Avant, on en mettait une tonne à l’acre partout, mais en vérité, il y avait des places qui en avaient déjà en masse et d’autres qui en avaient besoin de deux tonnes à l’acre. Au lieu de garrocher l’argent par les fenêtres, tu la maximises avec l’analyse par GPS.

Pierre-Luc Fleurent, copropriétaire de la Ferme Fleuralic

Leurs 165 hectares de terres ont été nivelés et drainés par des équipements dotés d’un système de guidage par GPS. La fertilisation des plantes fourragères a également été revue. Le couple ajoute ainsi de la potasse certifiée biologique après la deuxième coupe. En étant mieux nourrie, la plante est plus forte, ce qui diminue la mortalité hivernale, observe Pierre-Luc. Tous ces détails ont amélioré l’uniformité de leurs cultures de plantes fourragères. « Et notre production de lait a augmenté à l’étable », signifie le producteur. Les rendements sont passés de 6 à 10 tonnes de matière sèche à l’hectare dans les meilleurs champs.

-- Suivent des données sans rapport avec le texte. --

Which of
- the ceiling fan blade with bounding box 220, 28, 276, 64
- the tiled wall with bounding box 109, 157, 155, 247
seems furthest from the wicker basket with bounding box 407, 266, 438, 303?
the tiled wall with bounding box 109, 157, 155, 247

Pierre-Luc a pris la relève de son père, Louis Fleurent, en 2021. La construction de l’étable froide, quelques années auparavant, a permis d’accroître le confort et l’espace des animaux de remplacement, se traduisant par une hausse de la production de lait.

Des améliorations au confort des animaux

Incarnant la sixième génération de Fleurent à exploiter la ferme, Pierre-Luc est fier de voir sa ferme être décorée du titre du troupeau laitier biologique le mieux géré au Canada. À ses yeux, l’optimisation des cultures de plantes fourragères pour nourrir ses vaches représente « une belle réussite des dernières années, car c’est un point faible [qu’il] cherchait à améliorer ». Mais il n’y a pas que cela.

L’étable froide, érigée en 2017, a augmenté le confort des animaux de la relève. Un suivi périodique des courbes de croissance des animaux a permis d’identifier des lacunes et d’améliorer l’uniformité du gain de poids. Car une vache dont la croissance a été plus limitée dans sa jeunesse donne généralement moins de lait à sa première lactation et peut vêler plus tardivement.

L’étable actuelle où se trouvent les vaches a été construite il y a 100 ans, mais de grands changements sont à prévoir, car les règles du bio obligeront les producteurs à laisser tomber la stabulation entravée. Crédit: Martin Ménard/TCN

Suivant la même logique, la pouponnière a été réaménagée en 2021. Dans l’ancien système, les veaux étaient plus à l’étroit, ce qui nuisait à l’alimentation de certains, et augmentait les risques de maladie freinant aussi la croissance. Finalement, l’amélioration de la génétique des vaches, tel qu’entreprise pas son père, Louis Fleurent, l’un des cofondateurs, d’ailleurs, de la Fromagerie l’Ancêtre, représente un facteur important. « Un des points forts du troupeau est la longévité. Les vaches ont environ 1,5 lactation de plus que la moyenne québécoise », souligne Pierre-Luc. 

Ses paroles sont entérinées par sa vache Line, qui a sept ans et qui a même pris part au mariage du couple. « Quand on s’est mariés, il pleuvait au moment de nos photos. On a décidé de venir en prendre [dans la nouvelle étable]. Ça montre qu’on les aime, nos animaux. Ils nous suivent même jusque dans nos photos de mariage! »

Photo : Gracieuseté

Le saviez-vous?

Le chemin du Pays-Brûlé, où est située la ferme, fait référence au secteur qu’il traverse, lequel fut ravagé par un feu de racines qui a duré près de deux ans au début et de la colonisation, indique la Commission de toponymie du Québec.